One of the most controversial aspects of the nation’s finance industry is the prevalence of payday lenders, and the business practices that consumer advocates consider predatory. The Obama administration unveiled new safeguards in 2016, specifically intended to protect the public.
Last month, Donald Trump’s Consumer Financial Protection Bureau, led by Budget Director Mick Mulvaney, announced that those rules would effectively be ignored. CNBC reported yesterday on the latest effects of the Trump administration’s approach to the payday-lending industry.
The federal consumer watchdog has dropped a lawsuit against a lender that allegedly charged people up to 950 percent interest rates. It’s part of a move away from aggressive enforcement under interim director Mick Mulvaney that has angered career staff, NPR reported.
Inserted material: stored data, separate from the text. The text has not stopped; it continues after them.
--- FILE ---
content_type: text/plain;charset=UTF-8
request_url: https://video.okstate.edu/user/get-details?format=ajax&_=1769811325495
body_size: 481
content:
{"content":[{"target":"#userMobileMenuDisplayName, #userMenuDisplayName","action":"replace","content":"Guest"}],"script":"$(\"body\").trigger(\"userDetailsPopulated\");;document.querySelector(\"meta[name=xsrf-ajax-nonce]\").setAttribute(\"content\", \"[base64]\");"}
The Consumer Financial Protection Bureau confirmed to CNBC on Monday that it scrapped the suit against Golden Valley Lending in January. Mulvaney, who also heads the administration’s Office of Management and Budget,was appointed by President Donald Trump to lead the CFPB after Democrat Richard Cordray resigned.
Mulvaney – a harsh critic of the CFPB while serving in Congress – decided to scrap the legal action even though career officials wanted to move ahead with it, several CFPB staff members told NPR.
Note, NPR’s report makes clear that CFPB officials spent years building a case against Golden Valley Lending, and if the litigation had been successful, thousands of Americans stood to get some of their money back. Mulvaney didn’t care.
The report specifically highlighted a Michigan woman named Julie Bonenfant, who faced a financial crisis that led her to borrow $900 from Golden Valley Lending. She soon discovered that “her scheduled payments in less than 12 months will total $3,735, or more than four times what she borrowed.”
Bonenfant told NPR, “To be honest I’m really mad, really pissed, because I actually voted for Trump. So knowing that his guy threw out this case that affects people like me, I feel kind of like stupid – just kind of like betrayed.”
That’s an understandable reaction. Trump, described by Sen. Marco Rubio (R-Fla.) as a brazen “con man” during the campaign, assured Americans he’d be tough on financial institutions if elected. Like so many of his promises, the opposite turned out to be true.
Payday lenders couldn’t be more pleased. The New York Times recently reported that in April, “hundreds of members of the payday lending industry will head to Florida for their annual retreat featuring golf and networking at a plush resort just outside Miami. The resort just happens to be the Trump National Doral Golf Club.”